*** Data for the task

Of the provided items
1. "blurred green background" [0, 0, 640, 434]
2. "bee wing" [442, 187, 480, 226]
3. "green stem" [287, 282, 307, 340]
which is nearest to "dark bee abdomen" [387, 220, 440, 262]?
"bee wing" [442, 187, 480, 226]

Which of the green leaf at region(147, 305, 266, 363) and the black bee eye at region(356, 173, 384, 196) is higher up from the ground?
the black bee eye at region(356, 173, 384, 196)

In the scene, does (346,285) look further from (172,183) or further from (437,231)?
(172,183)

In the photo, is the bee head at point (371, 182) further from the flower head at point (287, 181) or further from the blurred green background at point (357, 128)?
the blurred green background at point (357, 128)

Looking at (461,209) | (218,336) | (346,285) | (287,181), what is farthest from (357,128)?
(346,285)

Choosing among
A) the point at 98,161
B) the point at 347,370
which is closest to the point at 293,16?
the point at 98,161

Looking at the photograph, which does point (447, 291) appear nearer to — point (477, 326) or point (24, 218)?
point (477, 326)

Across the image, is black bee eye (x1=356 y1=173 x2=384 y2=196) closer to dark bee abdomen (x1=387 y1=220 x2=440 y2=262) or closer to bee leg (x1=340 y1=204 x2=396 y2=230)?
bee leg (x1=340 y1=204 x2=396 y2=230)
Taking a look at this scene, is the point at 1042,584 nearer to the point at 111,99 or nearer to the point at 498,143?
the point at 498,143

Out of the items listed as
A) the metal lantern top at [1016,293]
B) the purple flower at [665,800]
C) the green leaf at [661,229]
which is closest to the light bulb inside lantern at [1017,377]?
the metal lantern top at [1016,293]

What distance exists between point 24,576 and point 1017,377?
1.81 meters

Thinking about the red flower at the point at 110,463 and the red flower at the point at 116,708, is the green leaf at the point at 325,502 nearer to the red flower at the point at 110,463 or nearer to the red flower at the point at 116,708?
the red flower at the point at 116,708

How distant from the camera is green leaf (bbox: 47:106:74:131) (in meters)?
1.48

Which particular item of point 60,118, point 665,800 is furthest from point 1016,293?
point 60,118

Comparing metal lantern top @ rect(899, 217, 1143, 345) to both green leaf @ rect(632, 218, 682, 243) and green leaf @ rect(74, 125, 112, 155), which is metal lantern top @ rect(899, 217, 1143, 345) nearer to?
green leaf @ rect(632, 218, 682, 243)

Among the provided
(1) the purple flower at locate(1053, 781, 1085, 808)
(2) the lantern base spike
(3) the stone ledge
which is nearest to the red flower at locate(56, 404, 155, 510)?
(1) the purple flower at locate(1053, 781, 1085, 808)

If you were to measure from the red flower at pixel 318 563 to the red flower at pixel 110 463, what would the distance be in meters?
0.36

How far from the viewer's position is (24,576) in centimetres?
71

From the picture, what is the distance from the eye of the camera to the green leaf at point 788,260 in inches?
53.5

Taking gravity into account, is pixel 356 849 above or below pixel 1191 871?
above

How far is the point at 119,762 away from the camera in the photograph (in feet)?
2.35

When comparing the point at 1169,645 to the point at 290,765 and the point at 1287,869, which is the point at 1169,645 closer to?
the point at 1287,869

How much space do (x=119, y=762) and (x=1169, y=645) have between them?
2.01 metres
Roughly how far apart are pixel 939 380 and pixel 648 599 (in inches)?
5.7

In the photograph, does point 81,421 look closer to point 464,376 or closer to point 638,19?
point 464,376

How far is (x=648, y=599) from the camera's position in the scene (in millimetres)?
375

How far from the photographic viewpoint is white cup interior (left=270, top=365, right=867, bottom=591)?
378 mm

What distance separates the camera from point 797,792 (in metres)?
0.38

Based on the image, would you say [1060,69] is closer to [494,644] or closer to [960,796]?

******

• [Exercise brief] Could you format every line of the records above as a numbered list, leaving out the blank lines?

• [Response for this exercise]
1. Of the provided items
2. 1. "blurred green background" [0, 0, 640, 434]
3. 2. "bee wing" [442, 187, 480, 226]
4. 3. "green stem" [287, 282, 307, 340]
5. which is nearest to "dark bee abdomen" [387, 220, 440, 262]?
6. "bee wing" [442, 187, 480, 226]
7. Which of the green leaf at region(147, 305, 266, 363) and the black bee eye at region(356, 173, 384, 196) is higher up from the ground?
8. the black bee eye at region(356, 173, 384, 196)
9. In the scene, does (346,285) look further from (172,183) or further from (437,231)?
10. (172,183)
11. In the photo, is the bee head at point (371, 182) further from the flower head at point (287, 181) or further from the blurred green background at point (357, 128)?
12. the blurred green background at point (357, 128)
13. Looking at (461,209) | (218,336) | (346,285) | (287,181), what is farthest from (357,128)?
14. (346,285)
15. Choosing among
16. A) the point at 98,161
17. B) the point at 347,370
18. which is closest to the point at 293,16?
19. the point at 98,161
20. Looking at the photograph, which does point (447, 291) appear nearer to — point (477, 326) or point (24, 218)?
21. point (477, 326)
22. Across the image, is black bee eye (x1=356 y1=173 x2=384 y2=196) closer to dark bee abdomen (x1=387 y1=220 x2=440 y2=262) or closer to bee leg (x1=340 y1=204 x2=396 y2=230)?
23. bee leg (x1=340 y1=204 x2=396 y2=230)
24. Taking a look at this scene, is the point at 1042,584 nearer to the point at 111,99 or nearer to the point at 498,143?
25. the point at 498,143
26. Out of the items listed as
27. A) the metal lantern top at [1016,293]
28. B) the purple flower at [665,800]
29. C) the green leaf at [661,229]
30. which is closest to the light bulb inside lantern at [1017,377]?
31. the metal lantern top at [1016,293]
32. What distance exists between point 24,576 and point 1017,377?
33. 1.81 meters
34. Thinking about the red flower at the point at 110,463 and the red flower at the point at 116,708, is the green leaf at the point at 325,502 nearer to the red flower at the point at 110,463 or nearer to the red flower at the point at 116,708?
35. the red flower at the point at 116,708
36. How distant from the camera is green leaf (bbox: 47:106:74:131) (in meters)?
37. 1.48
38. Which particular item of point 60,118, point 665,800 is furthest from point 1016,293?
39. point 60,118
40. Comparing metal lantern top @ rect(899, 217, 1143, 345) to both green leaf @ rect(632, 218, 682, 243) and green leaf @ rect(74, 125, 112, 155), which is metal lantern top @ rect(899, 217, 1143, 345) nearer to?
41. green leaf @ rect(632, 218, 682, 243)
42. Among the provided
43. (1) the purple flower at locate(1053, 781, 1085, 808)
44. (2) the lantern base spike
45. (3) the stone ledge
46. which is nearest to the red flower at locate(56, 404, 155, 510)?
47. (1) the purple flower at locate(1053, 781, 1085, 808)
48. If you were to measure from the red flower at pixel 318 563 to the red flower at pixel 110 463, what would the distance be in meters?
49. 0.36
50. How far from the viewer's position is (24,576) in centimetres?
51. 71
52. From the picture, what is the distance from the eye of the camera to the green leaf at point 788,260 in inches?
53. 53.5
54. Taking gravity into account, is pixel 356 849 above or below pixel 1191 871?
55. above
56. How far is the point at 119,762 away from the camera in the photograph (in feet)?
57. 2.35
58. When comparing the point at 1169,645 to the point at 290,765 and the point at 1287,869, which is the point at 1169,645 closer to?
59. the point at 1287,869
60. How much space do (x=119, y=762) and (x=1169, y=645) have between them?
61. 2.01 metres
62. Roughly how far apart are pixel 939 380 and pixel 648 599 (in inches)?
63. 5.7
64. In the photograph, does point 81,421 look closer to point 464,376 or closer to point 638,19?
65. point 464,376
66. How far is (x=648, y=599) from the camera's position in the scene (in millimetres)?
67. 375
68. How far from the photographic viewpoint is white cup interior (left=270, top=365, right=867, bottom=591)?
69. 378 mm
70. What distance separates the camera from point 797,792 (in metres)?
71. 0.38
72. Based on the image, would you say [1060,69] is closer to [494,644] or closer to [960,796]?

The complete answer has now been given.